For a wide variety of businesses, from the family bakery to the booming software company to the multidisciplinary architecture and engineering company, institutional knowledge is their most important asset – and often the most at risk. .

Now, amid a wave of employee attrition so large it’s being called the Great Quit, the pressure to preserve that asset is mounting. What happens to institutional knowledge when one generation of leaders within an organization gives way to the next, or when one company is bought by another? How to ensure an organization has the means to capture, store, and easily access its institutional knowledge, to preserve the legacy of the people who built and nurtured the business, and to protect unique competitive value of this asset in the future?

How a company and its leaders answer these existential questions could well have a massive impact on an organization’s culture and competitiveness in the future. The stakes are higher than one might imagine. A company with 1,000 employees can expect to lose $2.7 million in annual productivity due to inefficiencies caused by knowledge loss, according to research by Panopto (registration required). There are also negative cultural ramifications to consider, as institutional knowledge is key to building cultural continuity within an organization.

Rather than letting tribal knowledge die out forever as executives retire, employees leave, contractors depart, and companies merge, here are three tips for keeping it in-house, at your fingertips, and in play.

1. Prioritize knowledge and people

Where, and with whom, does knowledge reside within your organization? How important is this knowledge to the present and future of your business? Who in your organization has the most valuable institutional knowledge? What knowledge is siled and how can it be freed up to be easily shared? This is where you take stock of each level of your organization, from top to bottom, to identify and assess the knowledge your people and systems possess, a process called a “knowledge audit” or “knowledge mapping”. . Once you have the results in front of you, you can prioritize the insights you want to capture.

2. Embrace and encourage

After identifying and prioritizing the knowledge you want to capture, it’s time to develop a coordinated strategy for how your organization will go about capturing it. It usually involves a combination of digital tools and other practices.

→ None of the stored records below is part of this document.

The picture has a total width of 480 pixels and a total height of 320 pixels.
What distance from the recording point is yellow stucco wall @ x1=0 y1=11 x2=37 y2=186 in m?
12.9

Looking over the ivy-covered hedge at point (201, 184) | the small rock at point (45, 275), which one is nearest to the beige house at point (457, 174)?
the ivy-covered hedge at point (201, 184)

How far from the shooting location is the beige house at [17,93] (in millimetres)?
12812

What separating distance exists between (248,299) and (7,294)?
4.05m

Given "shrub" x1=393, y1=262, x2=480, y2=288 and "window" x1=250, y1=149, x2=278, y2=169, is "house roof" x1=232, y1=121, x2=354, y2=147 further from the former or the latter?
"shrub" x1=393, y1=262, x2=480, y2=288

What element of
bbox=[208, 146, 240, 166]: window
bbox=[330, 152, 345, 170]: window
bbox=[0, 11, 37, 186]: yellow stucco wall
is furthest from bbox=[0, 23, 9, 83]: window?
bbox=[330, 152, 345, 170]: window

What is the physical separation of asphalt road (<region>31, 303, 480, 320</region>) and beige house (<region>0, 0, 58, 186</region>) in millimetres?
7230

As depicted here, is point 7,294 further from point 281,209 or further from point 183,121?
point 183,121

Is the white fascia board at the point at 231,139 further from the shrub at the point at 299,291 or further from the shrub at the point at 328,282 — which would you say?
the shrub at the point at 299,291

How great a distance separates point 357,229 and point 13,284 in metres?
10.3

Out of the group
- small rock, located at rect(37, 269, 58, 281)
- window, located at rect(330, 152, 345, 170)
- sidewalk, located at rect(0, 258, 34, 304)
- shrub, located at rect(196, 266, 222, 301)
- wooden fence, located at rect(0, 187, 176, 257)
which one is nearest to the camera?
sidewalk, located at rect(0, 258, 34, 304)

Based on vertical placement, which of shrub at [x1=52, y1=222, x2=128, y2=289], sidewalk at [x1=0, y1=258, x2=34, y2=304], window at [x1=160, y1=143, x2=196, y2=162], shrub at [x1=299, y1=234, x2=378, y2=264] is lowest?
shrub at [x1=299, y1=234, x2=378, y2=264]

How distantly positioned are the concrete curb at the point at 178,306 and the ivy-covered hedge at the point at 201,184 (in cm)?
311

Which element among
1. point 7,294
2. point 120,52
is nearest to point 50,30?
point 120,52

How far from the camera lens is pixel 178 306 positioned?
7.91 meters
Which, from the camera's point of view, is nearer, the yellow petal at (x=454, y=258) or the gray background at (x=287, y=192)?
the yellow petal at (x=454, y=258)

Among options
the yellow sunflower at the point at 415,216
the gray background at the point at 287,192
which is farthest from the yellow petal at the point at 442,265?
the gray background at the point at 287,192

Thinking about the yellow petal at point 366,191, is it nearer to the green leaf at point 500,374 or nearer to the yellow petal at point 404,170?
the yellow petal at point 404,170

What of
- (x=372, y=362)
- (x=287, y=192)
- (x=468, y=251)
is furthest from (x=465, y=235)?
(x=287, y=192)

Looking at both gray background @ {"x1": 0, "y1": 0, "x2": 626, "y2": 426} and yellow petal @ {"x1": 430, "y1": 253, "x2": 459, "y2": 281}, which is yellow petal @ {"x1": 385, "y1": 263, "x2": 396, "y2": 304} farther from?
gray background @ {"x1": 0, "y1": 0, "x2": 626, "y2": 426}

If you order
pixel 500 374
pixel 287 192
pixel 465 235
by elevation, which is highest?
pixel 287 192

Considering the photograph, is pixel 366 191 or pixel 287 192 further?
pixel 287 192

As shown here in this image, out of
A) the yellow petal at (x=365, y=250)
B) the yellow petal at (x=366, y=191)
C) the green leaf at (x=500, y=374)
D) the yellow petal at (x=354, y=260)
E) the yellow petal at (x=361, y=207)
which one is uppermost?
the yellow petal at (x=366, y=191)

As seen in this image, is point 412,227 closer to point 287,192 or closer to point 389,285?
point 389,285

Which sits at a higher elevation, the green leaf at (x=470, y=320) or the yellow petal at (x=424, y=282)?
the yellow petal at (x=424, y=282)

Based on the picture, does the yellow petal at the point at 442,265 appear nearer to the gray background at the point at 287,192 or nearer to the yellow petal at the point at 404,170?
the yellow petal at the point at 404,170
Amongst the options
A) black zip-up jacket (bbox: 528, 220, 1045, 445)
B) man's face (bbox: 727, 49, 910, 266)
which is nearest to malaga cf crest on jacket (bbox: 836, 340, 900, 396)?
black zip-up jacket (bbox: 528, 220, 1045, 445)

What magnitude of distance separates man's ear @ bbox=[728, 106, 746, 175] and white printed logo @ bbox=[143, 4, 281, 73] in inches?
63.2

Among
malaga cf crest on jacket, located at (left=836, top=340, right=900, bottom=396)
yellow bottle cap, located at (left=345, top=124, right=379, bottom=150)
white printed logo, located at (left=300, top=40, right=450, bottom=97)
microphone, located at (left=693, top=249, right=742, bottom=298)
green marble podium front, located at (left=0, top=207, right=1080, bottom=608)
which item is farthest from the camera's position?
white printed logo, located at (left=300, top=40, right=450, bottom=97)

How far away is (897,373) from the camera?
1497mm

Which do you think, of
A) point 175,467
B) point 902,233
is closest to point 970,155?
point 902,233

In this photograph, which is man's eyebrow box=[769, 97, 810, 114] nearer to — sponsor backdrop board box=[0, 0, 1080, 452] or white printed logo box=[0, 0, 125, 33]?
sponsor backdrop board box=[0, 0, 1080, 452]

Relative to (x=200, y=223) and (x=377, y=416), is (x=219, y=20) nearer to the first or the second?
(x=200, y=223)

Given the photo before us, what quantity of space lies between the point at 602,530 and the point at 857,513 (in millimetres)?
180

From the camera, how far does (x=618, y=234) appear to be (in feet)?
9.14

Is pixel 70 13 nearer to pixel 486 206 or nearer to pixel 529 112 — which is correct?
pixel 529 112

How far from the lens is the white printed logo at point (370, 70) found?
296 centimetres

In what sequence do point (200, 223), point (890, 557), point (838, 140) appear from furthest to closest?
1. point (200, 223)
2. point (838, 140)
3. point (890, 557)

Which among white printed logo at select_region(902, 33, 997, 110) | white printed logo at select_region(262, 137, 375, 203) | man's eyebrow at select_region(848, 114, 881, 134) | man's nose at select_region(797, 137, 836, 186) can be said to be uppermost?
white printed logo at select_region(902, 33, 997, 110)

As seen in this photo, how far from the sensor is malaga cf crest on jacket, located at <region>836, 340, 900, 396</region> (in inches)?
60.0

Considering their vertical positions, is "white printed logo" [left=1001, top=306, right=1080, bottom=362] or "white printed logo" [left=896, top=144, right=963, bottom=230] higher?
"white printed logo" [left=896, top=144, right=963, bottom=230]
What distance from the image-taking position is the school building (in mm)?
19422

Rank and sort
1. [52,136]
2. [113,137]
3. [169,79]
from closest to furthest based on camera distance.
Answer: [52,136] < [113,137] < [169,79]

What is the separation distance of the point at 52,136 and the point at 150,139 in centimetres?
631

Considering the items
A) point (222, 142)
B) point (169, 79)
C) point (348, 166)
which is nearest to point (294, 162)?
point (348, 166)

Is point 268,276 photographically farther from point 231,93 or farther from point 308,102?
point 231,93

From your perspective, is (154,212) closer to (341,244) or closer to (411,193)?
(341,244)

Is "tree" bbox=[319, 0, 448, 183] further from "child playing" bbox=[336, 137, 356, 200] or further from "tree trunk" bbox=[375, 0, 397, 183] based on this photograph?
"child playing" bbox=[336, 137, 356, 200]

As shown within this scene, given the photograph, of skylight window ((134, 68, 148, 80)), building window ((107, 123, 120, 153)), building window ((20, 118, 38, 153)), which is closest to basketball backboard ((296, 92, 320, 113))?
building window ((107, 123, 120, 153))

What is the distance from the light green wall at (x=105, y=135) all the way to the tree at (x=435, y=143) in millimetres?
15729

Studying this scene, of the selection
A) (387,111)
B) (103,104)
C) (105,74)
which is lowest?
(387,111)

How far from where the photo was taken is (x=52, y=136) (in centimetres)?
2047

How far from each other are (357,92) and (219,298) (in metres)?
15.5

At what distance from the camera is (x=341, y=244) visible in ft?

On the technology side, investing in an integrated digital foundation (an enterprise resource planning system, for example, or a customer relationship management solution) for your business is fundamental to knowledge transfer and preservation of the inheritance. Having this foundation in place allows an organization to free up siled data so it can flow freely within and between teams, from the C suite down.

Decades of at-risk institutional knowledge could well be trapped in the disparate systems and manual processes that a business can rely on. By providing tools to capture and share information, ideas, and experiences from past projects, technology helps connect the dots between a company’s past, present, and future. Replacing siled and disparate systems with an integrated digital ecosystem allows a company to establish channels and mechanisms that encourage the capture and sharing of institutional knowledge. Ultimately, this knowledge fuels an easily accessible and constantly growing library.

In my experience, if you provide people with easy-to-use digital knowledge capture tools that meet them at key times in their work, they will use it. Just be sure to educate your staff on why they’re used, train them on how they’re used, create metrics and incentives around knowledge sharing practices, and then keep an eye out to make sure that people use them consistently.

Since a wealth of critical knowledge also likely resides in the brains of people within your organization, be sure to establish additional channels for knowledge transfer – things like lunch and learn where opportunities. higher-level staff can mingle with younger workers, mentoring programs, etc. Also, start diligently (and digitally) documenting and recording practices, processes, workflows, business relationship information, and any critical information you see fit to preserve and share.

3. Establish a formal transition plan

I am always struck when I come across a company without a real plan to institutionalize and perpetuate the knowledge, values, business processes and relationships that made them successful in the first place. The less a company’s management leaves to chance these critical elements of competitive advantage and corporate identity when considering a change of custody (through a transfer of management, merger , sale, etc.), the more likely it is that the important institutional knowledge, business relationships and organizational values ​​they have worked so hard to build will be passed on to the next generation of leaders when change occurs. will produce. In addition to all the legal and financial details of such a change, a succession plan should also detail the processes, technology, channels and practices for preserving institutional “memory”.

Institutional knowledge is one of a company’s most important competitive assets. Each of these approaches is designed to foster and reinforce a culture of knowledge sharing that can thrive even in the midst of leadership changes, staff turnover, or a merger or acquisition – preserving this critical asset so that it can empower employees and strengthen the link between a company’s past, present and future success.